SolarReviews Weekly News: Solar Warranty Available to All, NJ Passes 100k Solar Installations
As evidenced by the more than 100,000 solar installations in New Jersey, solar rooftops are becoming more common and as homes with solar are resold or service contracts end owners may need a provider to service or insure their solar system is working. One company is stepping up with such a service regardless of who installed the system. Meanwhile a new bi-directional vehicle charger will be tested out as a way to provide energy locally and potentially increase renewable energy use.
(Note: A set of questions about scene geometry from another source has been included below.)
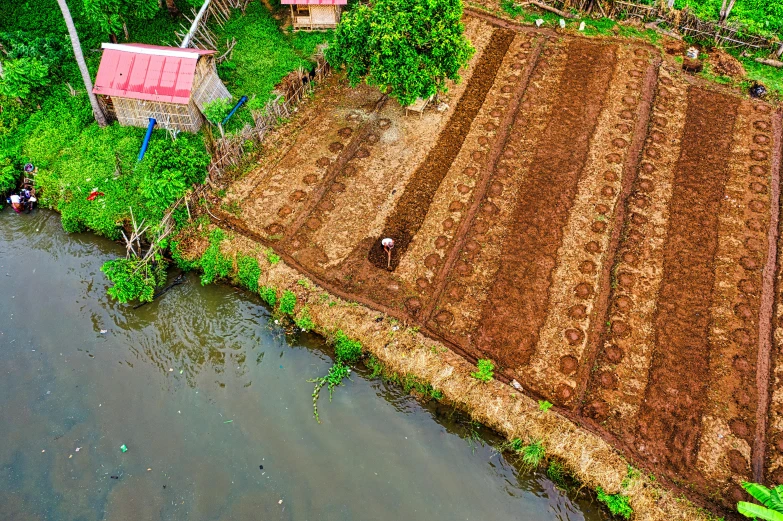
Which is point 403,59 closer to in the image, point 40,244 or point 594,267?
point 594,267

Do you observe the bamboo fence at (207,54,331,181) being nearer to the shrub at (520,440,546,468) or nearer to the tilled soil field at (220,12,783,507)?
the tilled soil field at (220,12,783,507)

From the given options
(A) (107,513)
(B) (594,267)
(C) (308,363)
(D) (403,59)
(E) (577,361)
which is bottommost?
(A) (107,513)

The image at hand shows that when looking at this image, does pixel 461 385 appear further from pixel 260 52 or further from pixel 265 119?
pixel 260 52

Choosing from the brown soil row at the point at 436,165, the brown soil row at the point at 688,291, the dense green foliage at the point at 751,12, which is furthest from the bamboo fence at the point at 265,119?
the dense green foliage at the point at 751,12

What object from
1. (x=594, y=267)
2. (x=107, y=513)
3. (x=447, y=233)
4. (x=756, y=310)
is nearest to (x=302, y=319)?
(x=447, y=233)

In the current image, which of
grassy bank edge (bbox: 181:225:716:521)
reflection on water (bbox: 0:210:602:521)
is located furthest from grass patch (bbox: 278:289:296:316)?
reflection on water (bbox: 0:210:602:521)

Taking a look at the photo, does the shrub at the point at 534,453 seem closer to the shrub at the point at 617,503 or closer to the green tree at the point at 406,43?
the shrub at the point at 617,503
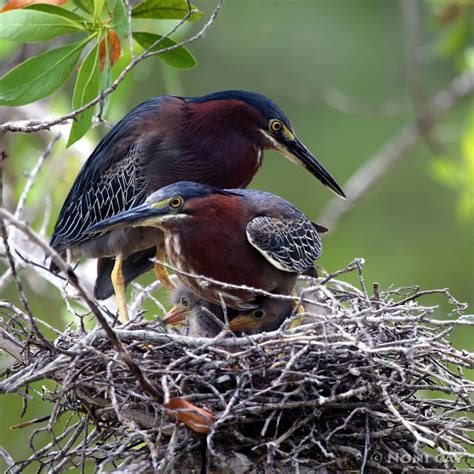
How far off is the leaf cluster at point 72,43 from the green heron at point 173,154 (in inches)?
23.6

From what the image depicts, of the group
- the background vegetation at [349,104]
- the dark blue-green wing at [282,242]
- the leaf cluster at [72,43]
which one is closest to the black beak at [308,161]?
the dark blue-green wing at [282,242]

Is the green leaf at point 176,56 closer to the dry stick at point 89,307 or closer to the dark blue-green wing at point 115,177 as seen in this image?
the dark blue-green wing at point 115,177

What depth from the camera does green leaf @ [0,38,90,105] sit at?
2.74 meters

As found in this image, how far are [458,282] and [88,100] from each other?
15.9 feet

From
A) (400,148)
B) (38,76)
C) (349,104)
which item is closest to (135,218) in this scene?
(38,76)

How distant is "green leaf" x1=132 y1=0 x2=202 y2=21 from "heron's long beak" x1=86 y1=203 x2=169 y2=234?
57cm

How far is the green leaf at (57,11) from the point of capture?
2799mm

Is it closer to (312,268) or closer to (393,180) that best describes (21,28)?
(312,268)

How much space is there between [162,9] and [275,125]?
0.71 m

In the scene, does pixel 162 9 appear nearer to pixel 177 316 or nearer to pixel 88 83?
pixel 88 83

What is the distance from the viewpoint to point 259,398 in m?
2.62

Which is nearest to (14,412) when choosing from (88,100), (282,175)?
(282,175)

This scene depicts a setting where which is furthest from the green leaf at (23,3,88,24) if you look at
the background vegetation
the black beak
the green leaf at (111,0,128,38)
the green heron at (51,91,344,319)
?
the background vegetation

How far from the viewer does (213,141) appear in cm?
354
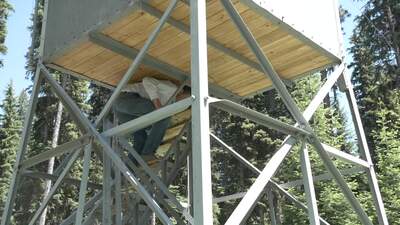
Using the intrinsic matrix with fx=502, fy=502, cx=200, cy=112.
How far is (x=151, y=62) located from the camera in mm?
6641

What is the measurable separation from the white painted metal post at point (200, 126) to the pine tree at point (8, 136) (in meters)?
28.2

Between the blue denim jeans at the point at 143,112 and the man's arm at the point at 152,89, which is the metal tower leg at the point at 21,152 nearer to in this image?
the blue denim jeans at the point at 143,112

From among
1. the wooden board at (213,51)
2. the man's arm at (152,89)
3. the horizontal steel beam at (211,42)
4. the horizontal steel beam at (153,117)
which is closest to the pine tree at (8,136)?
the wooden board at (213,51)

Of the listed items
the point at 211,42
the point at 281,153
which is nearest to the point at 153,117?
the point at 281,153

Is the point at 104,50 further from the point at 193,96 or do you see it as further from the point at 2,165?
the point at 2,165

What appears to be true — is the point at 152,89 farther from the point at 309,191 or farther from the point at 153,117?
the point at 309,191

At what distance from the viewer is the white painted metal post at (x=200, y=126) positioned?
3.92m

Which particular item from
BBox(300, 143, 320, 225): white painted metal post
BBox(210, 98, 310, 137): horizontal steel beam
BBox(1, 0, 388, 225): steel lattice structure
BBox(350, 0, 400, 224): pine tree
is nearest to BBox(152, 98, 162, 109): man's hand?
BBox(1, 0, 388, 225): steel lattice structure

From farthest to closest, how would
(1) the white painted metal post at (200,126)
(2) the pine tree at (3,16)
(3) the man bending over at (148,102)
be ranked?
(2) the pine tree at (3,16) → (3) the man bending over at (148,102) → (1) the white painted metal post at (200,126)

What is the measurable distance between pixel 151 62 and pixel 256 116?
7.03 feet

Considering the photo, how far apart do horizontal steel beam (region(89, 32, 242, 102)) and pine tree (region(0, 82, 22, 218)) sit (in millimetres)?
25556

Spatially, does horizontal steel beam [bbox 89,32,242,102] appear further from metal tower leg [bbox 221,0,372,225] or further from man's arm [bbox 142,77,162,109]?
metal tower leg [bbox 221,0,372,225]

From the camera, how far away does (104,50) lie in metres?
6.29

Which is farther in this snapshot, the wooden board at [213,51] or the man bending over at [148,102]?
the man bending over at [148,102]
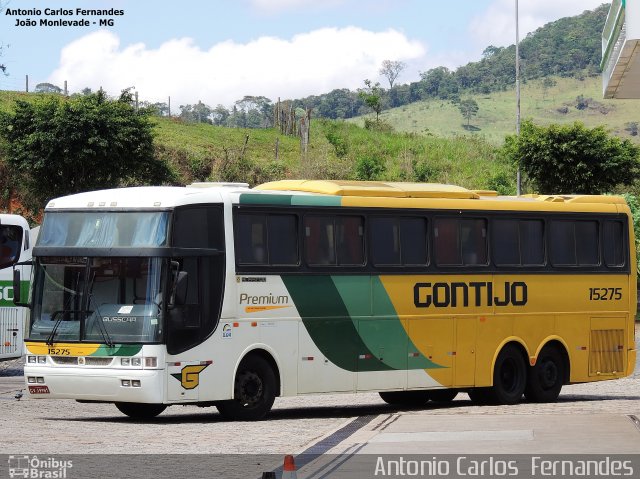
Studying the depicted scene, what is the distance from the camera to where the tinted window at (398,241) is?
21.3 meters

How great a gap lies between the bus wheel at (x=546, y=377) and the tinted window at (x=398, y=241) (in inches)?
126

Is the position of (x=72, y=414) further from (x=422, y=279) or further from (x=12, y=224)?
(x=12, y=224)

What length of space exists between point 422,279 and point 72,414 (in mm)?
5821

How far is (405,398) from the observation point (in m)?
23.8

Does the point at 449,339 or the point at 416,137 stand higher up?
the point at 416,137

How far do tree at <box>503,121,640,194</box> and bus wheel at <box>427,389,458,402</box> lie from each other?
108 feet

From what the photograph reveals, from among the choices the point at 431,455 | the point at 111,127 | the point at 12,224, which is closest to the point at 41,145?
the point at 111,127

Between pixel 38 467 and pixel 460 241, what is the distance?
10907mm

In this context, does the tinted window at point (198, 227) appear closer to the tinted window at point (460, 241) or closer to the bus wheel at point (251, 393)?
the bus wheel at point (251, 393)

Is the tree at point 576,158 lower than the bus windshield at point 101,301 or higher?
higher

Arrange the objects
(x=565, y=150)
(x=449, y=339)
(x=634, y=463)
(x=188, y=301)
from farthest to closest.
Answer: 1. (x=565, y=150)
2. (x=449, y=339)
3. (x=188, y=301)
4. (x=634, y=463)

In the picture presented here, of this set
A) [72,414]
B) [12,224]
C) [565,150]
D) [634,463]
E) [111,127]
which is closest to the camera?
[634,463]

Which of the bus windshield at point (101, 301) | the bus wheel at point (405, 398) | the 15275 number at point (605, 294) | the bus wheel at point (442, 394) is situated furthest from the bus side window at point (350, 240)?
the 15275 number at point (605, 294)

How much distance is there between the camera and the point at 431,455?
Result: 556 inches
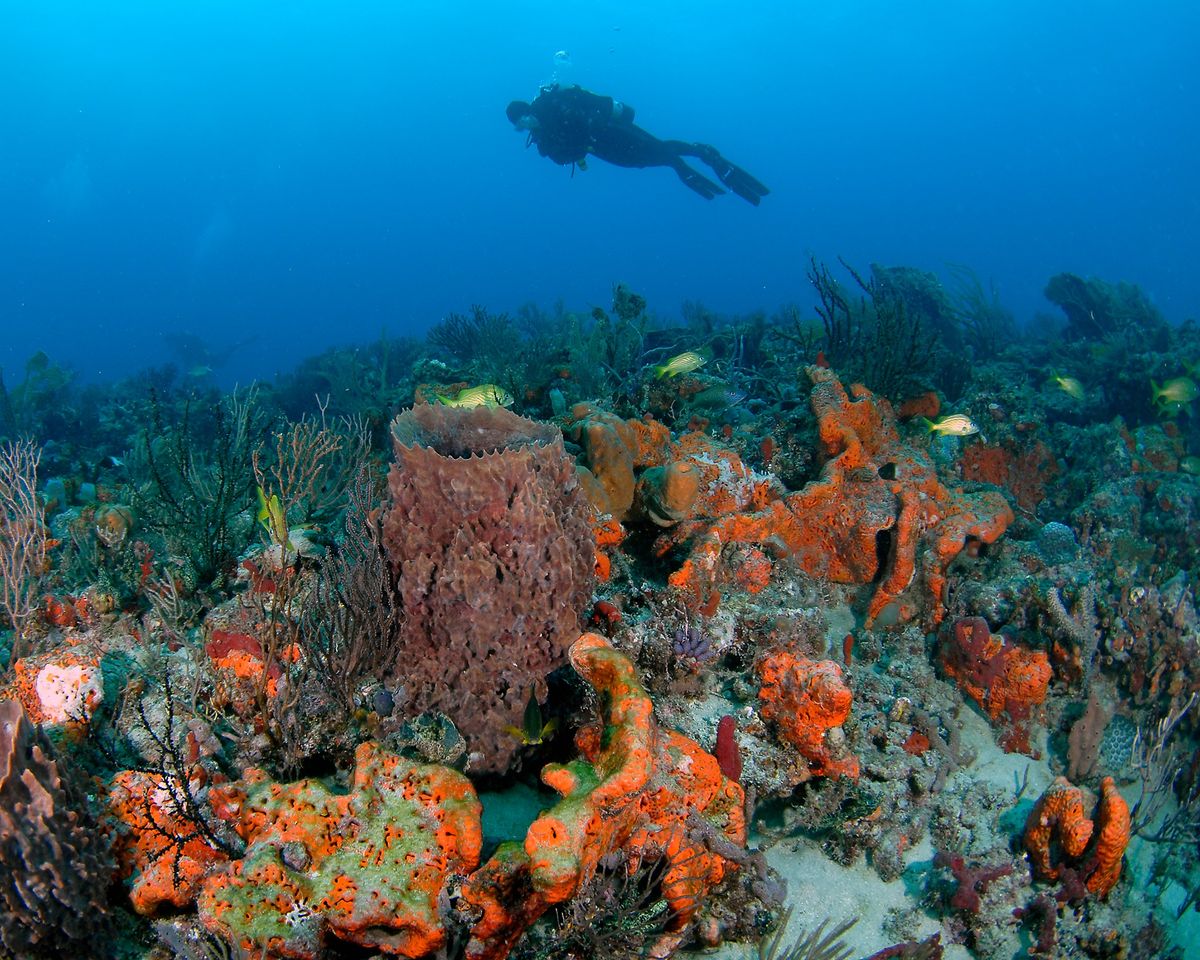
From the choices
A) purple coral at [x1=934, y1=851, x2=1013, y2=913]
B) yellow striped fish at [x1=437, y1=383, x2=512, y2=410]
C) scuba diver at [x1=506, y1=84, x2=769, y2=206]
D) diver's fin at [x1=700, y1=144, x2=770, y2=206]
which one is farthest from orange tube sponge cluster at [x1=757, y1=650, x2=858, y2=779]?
diver's fin at [x1=700, y1=144, x2=770, y2=206]

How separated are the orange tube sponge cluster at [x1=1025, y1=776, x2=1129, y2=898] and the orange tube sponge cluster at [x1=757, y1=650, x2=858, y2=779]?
1.16 metres

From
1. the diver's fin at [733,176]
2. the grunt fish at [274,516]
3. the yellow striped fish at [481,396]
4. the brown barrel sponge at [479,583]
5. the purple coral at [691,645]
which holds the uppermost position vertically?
the diver's fin at [733,176]

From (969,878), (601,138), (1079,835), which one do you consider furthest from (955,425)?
(601,138)

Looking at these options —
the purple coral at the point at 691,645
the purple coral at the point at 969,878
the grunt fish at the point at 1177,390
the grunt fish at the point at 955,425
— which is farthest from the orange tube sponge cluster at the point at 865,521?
the grunt fish at the point at 1177,390

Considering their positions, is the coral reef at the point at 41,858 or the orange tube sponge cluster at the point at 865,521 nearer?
the coral reef at the point at 41,858

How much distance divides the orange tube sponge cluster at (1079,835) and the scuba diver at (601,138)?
18.4m

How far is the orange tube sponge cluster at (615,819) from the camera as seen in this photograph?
97.3 inches

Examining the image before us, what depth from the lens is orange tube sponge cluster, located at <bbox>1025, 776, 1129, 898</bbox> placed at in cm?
359

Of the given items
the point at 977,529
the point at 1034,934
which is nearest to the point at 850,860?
the point at 1034,934

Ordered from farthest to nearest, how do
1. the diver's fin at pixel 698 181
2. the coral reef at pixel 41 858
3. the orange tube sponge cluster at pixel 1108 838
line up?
the diver's fin at pixel 698 181 < the orange tube sponge cluster at pixel 1108 838 < the coral reef at pixel 41 858

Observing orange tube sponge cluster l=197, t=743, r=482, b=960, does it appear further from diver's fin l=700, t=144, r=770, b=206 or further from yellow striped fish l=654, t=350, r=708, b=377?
diver's fin l=700, t=144, r=770, b=206

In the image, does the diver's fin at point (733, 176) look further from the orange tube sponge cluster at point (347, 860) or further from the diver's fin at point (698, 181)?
the orange tube sponge cluster at point (347, 860)

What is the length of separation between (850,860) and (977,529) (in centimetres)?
313

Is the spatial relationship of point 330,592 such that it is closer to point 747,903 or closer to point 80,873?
point 80,873
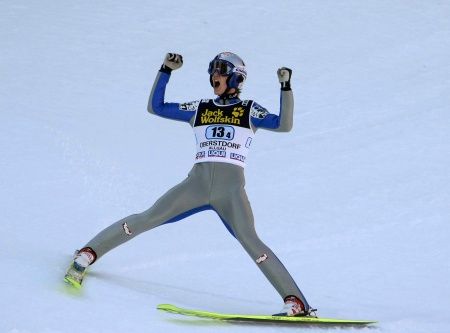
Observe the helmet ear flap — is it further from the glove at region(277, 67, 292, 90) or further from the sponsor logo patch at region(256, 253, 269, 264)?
the sponsor logo patch at region(256, 253, 269, 264)

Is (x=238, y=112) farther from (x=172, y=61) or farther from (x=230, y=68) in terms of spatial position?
(x=172, y=61)

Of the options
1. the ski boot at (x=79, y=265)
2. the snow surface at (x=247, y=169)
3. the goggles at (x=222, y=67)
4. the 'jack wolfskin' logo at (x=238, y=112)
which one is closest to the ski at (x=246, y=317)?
the snow surface at (x=247, y=169)

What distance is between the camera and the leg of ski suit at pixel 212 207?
7695 millimetres

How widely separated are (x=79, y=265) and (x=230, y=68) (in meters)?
1.58

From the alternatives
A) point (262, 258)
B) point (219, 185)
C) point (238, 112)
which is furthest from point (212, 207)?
point (238, 112)

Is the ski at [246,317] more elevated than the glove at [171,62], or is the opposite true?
the glove at [171,62]

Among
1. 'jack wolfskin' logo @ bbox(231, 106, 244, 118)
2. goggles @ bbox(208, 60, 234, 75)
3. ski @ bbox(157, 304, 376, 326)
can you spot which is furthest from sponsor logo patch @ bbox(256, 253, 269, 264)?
goggles @ bbox(208, 60, 234, 75)

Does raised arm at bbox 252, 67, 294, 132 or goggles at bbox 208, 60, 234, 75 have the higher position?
goggles at bbox 208, 60, 234, 75

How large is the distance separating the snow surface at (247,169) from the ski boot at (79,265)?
0.32ft

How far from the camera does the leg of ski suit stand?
770cm

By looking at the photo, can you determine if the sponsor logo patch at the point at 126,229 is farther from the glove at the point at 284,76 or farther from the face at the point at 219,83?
the glove at the point at 284,76

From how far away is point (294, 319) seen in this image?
7469 mm

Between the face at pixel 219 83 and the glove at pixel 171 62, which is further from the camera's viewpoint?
the glove at pixel 171 62

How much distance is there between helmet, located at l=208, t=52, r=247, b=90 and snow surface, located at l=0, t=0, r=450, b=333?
4.81 ft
Last week New Jersey announced that it reached a milestone, surpassing 100,000 solar installations across the Garden State. While it’s a positive step for the solar industry in the state, it’s starting to see more growing pains. Chiefly the state’s solar renewable energy credit (SREC) program is nearing its fulfillment. When that happens it could hamper growth of renewable energy in the state. As such the state already is working on successor solar programs.
In states like New Jersey and California, where solar is growing the quickest and the longest, homeowners with solar power may be selling their homes or contracts they originally signed for solar services may be ending. In both cases, the changes might me the solar installation is no longer serviced or warrantied. Now Sunnova, a solar installer and service provider in a number of states is launching Sunnova Protect in California to offer solar owners a monitoring and insurance service if they don’t have one, regardless of what company installed the solar panels. The company plans to introduce the service in more markets in the future.
As solar power and the use of electric vehicles increase across the country and world, EVs can do more than just drive people from home to work and elsewhere, like help cut electric bills by powering a building when electricity is most expensive. That’s what Nissan is piloting with Fermata Energy in Tennessee and California, a bi-directional charging system that allows a Nissan Leaf EV to send energy to the electric grid or a building when it’s expensive and charges the vehicle when electricity is less expensive.
Concentrating photovoltaics (CPVs) aren’t as popular as silicon solar but they can produce much more power from a smaller area and they’re pushing the efficiency of solar devices much higher. Last week, for instance a Fraunhofer CPV Module proved that, reaching 41.1 percent efficiency in converting sunlight into electricity.